Al amanecer nos sorprendió una densa niebla. Formamos un grupo compacto, pero me era difícil no perder de vista el manto blanco de Crean, que iba en cabeza. De repente oímos ruido de cascos detrás de nosotros y un carruaje que se acercaba con rapidez y gran traqueteo.
—¡Paso al preboste del rey! —gritó una voz ronca—. ¡Abrid paso!
Me quedó el tiempo justo de apartar el carro a un lado para dejar pasar a los soldados; detrás de ellos venía una carreta descubierta. Encima vi tres cadáveres; sus heridas abiertas y la sangre que cubría sus pálidos rostros pregonaban que habían sido muertos a golpes, ¡pero lo que más me asustó fue la figura del preso, cuyos ojos de mirada punzante se fijaron en mí, al pasar delante, como si yo fuese el mismísimo diablo!
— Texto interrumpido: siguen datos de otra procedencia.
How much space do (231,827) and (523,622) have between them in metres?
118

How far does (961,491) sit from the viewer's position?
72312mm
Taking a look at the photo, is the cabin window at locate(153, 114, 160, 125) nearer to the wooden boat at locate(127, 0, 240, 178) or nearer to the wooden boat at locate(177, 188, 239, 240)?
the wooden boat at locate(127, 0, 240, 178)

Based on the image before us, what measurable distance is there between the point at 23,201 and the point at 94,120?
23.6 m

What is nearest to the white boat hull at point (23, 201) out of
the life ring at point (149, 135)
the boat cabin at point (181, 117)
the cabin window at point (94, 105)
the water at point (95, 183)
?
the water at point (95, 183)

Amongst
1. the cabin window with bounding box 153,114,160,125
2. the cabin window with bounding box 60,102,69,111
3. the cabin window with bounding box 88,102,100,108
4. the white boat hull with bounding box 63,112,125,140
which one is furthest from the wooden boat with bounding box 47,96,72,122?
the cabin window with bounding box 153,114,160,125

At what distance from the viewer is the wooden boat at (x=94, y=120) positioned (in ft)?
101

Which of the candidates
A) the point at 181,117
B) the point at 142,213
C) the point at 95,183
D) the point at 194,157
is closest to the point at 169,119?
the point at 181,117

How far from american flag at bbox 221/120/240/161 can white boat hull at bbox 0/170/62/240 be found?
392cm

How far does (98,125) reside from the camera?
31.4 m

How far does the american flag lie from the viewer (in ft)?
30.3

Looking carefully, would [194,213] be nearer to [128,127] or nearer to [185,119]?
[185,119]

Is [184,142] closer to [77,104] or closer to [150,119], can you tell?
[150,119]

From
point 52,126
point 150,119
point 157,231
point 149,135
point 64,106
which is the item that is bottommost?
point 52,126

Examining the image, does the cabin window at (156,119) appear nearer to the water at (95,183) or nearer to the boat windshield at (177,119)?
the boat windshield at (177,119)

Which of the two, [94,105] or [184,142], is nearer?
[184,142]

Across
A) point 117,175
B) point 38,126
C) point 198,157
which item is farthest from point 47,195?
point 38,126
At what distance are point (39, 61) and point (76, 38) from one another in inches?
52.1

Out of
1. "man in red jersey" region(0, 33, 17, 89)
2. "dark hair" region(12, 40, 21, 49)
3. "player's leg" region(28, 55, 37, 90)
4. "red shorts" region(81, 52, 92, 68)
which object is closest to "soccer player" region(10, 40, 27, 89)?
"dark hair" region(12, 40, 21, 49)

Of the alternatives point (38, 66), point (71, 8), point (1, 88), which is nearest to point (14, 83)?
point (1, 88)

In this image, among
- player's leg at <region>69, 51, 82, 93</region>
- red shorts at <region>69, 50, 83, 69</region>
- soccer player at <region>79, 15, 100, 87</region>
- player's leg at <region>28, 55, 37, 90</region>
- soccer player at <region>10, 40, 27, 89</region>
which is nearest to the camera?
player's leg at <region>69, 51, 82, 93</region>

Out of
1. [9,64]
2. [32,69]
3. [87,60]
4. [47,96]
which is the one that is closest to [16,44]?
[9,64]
Yo conocía esos ojos y recordé que pertenecían a un estudiante que había sido compañero mío en París. Un muchacho callado, siempre algo misterioso, que se apartaba de los demás cuando nos proponíamos no perdernos ni una de las diversiones que ofrecía la vida en la capital. Aquel joven canónigo aprendió mejor y con más rapidez que todos nosotros a hablar el árabe. Seguía llevando la misma sotana gastada de la que, por lo que yo recuerdo, no se separaba nunca. ¡Dios nos asista!
Tracé rápidamente el signo de la cruz cuando la comitiva fantasmal hubo pasado y desaparecido como si se la hubiese tragado la niebla. Las manos de los faidits soltaron las empuñaduras de las armas que antes habían agarrado con fuerza. El joven preso iba cargado de cadenas, ¡por tanto, él debía ser el asesino! ¡Hasta ahí podía llegar un servidor de la Iglesia!